Asimismo, hay personas hacia las que sentimos desinterés, e incluso antipatía o rechazo. En estas ocasiones también creemos saber las razones que nos inducen a sentir de esa manera, bien porque son diferentes de nosotros, o que en una ocasión nos perjudicaron, o sencillamente por su aspecto físico.
Pero aún podemos ir más lejos y emitir juicios faltos de fundamento acerca de gente a la que conocemos muy poco o nada. Permitimos que sean la imprudencia, la ignorancia, o tal vez la impulsividad del instante los factores que nos guíen a la hora de calificar a alguien.
Ya vemos la cantidad de pequeñas trampas que en el actual nivel de desarrollo nos condicionan en las relaciones con los demás.
Cuando un ser humano despierta, su conciencia comienza a expandirse y ve la existencia de un modo totalmente distinto. Siente que en el interior de todos los seres humanos habita la presencia divina, su Ser. Una primera consecuencia de ese maravilloso descubrimiento es que su respeto y amor a otras personas ya nunca dependerá del color de su piel, de cuales sean sus creencias, ni siquiera de cómo se comporten.
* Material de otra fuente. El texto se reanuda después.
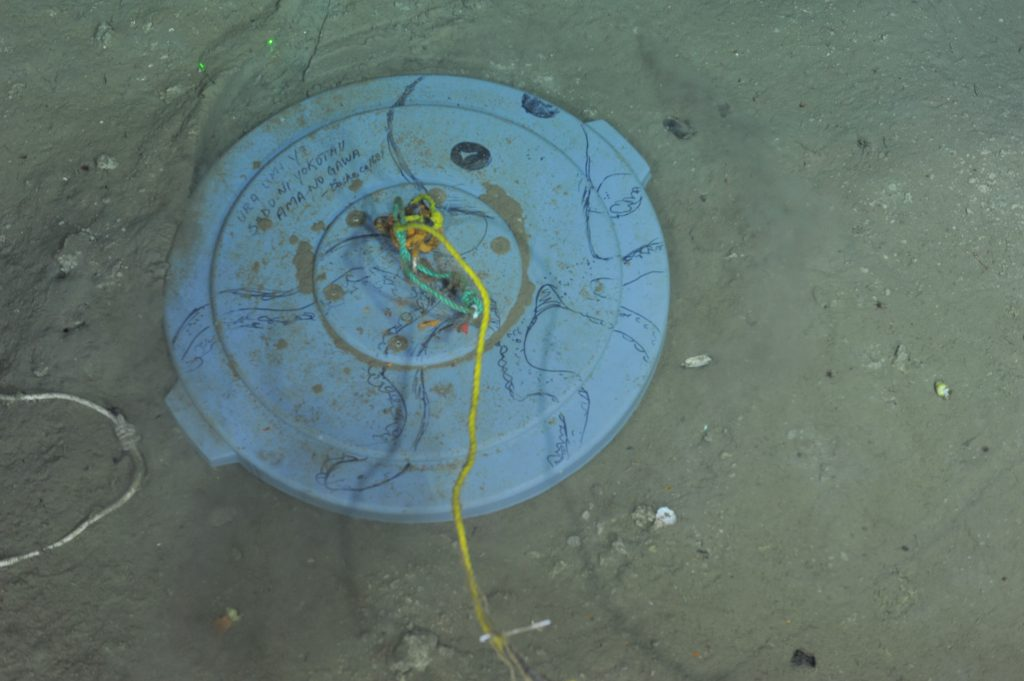 A caisson lid at Hydrate Ridge that was decorated with an octopus and a Basho haiku during a previous VISIONS cruise.  Photo Credit: NSF-OOI/UW/CSSF, Dive R1750, V14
Hablamos de un proceso que nos llevará tiempo, y en los primeros momentos tras el despertar aún apreciaremos más a unas personas que a otras, pero en cada nueva generación se irá desarrollando más el sentimiento de igualdad, y ello activará la unidad entre todos los que están creando la nueva sociedad.
Aún no estamos preparados para asumir estas ideas. Ahora, por ejemplo, nos parece absurdo que en el futuro podamos sentir por los hijos de los demás un nivel de amor similar al que sentiremos por nuestros propios hijos.
Todo niño que nace en la tierra ha elegido una familia concreta debido a que precisa de las vivencias que en ese entorno podrá experimentar para proseguir su proceso evolutivo. Por ello, aunque el hijo lo han engendrado los padres, es un alma libre que no les pertenece.